== Segment start ==

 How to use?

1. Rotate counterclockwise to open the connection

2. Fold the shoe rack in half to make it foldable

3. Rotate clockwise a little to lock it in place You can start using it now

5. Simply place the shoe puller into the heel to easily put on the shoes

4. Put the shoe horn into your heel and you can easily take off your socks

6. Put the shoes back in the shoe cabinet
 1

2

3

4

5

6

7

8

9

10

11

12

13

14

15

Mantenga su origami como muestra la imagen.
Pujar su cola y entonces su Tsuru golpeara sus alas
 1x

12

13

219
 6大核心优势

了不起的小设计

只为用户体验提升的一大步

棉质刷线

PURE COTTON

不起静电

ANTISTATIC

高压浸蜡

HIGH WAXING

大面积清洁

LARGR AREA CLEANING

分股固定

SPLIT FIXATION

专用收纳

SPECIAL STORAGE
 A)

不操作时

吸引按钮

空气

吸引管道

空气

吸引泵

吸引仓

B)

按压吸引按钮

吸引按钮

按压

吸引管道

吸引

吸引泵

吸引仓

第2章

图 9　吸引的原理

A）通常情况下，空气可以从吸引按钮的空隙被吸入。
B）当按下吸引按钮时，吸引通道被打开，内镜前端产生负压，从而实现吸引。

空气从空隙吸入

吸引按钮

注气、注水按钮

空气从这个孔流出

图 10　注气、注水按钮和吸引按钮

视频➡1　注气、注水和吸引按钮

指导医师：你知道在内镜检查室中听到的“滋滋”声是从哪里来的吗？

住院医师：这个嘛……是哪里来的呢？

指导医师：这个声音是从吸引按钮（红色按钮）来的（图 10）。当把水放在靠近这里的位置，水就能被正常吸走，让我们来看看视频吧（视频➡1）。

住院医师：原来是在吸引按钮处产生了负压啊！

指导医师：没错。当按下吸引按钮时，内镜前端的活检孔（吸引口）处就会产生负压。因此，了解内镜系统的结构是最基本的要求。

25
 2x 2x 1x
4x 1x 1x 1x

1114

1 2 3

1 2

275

== Segment end ==

# ACTIVITY
From the first line to the last, retype the material exactly.

# EXERCISE ANSWER
 How to use?

1. Rotate counterclockwise to open the connection

2. Fold the shoe rack in half to make it foldable

3. Rotate clockwise a little to lock it in place You can start using it now

5. Simply place the shoe puller into the heel to easily put on the shoes

4. Put the shoe horn into your heel and you can easily take off your socks

6. Put the shoes back in the shoe cabinet
 1

2

3

4

5

6

7

8

9

10

11

12

13

14

15

Mantenga su origami como muestra la imagen.
Pujar su cola y entonces su Tsuru golpeara sus alas
 1x

12

13

219
 6大核心优势

了不起的小设计

只为用户体验提升的一大步

棉质刷线

PURE COTTON

不起静电

ANTISTATIC

高压浸蜡

HIGH WAXING

大面积清洁

LARGR AREA CLEANING

分股固定

SPLIT FIXATION

专用收纳

SPECIAL STORAGE
 A)

不操作时

吸引按钮

空气

吸引管道

空气

吸引泵

吸引仓

B)

按压吸引按钮

吸引按钮

按压

吸引管道

吸引

吸引泵

吸引仓

第2章

图 9　吸引的原理

A）通常情况下，空气可以从吸引按钮的空隙被吸入。
B）当按下吸引按钮时，吸引通道被打开，内镜前端产生负压，从而实现吸引。

空气从空隙吸入

吸引按钮

注气、注水按钮

空气从这个孔流出

图 10　注气、注水按钮和吸引按钮

视频➡1　注气、注水和吸引按钮

指导医师：你知道在内镜检查室中听到的“滋滋”声是从哪里来的吗？

住院医师：这个嘛……是哪里来的呢？

指导医师：这个声音是从吸引按钮（红色按钮）来的（图 10）。当把水放在靠近这里的位置，水就能被正常吸走，让我们来看看视频吧（视频➡1）。

住院医师：原来是在吸引按钮处产生了负压啊！

指导医师：没错。当按下吸引按钮时，内镜前端的活检孔（吸引口）处就会产生负压。因此，了解内镜系统的结构是最基本的要求。

25
 2x 2x 1x
4x 1x 1x 1x

1114

1 2 3

1 2

275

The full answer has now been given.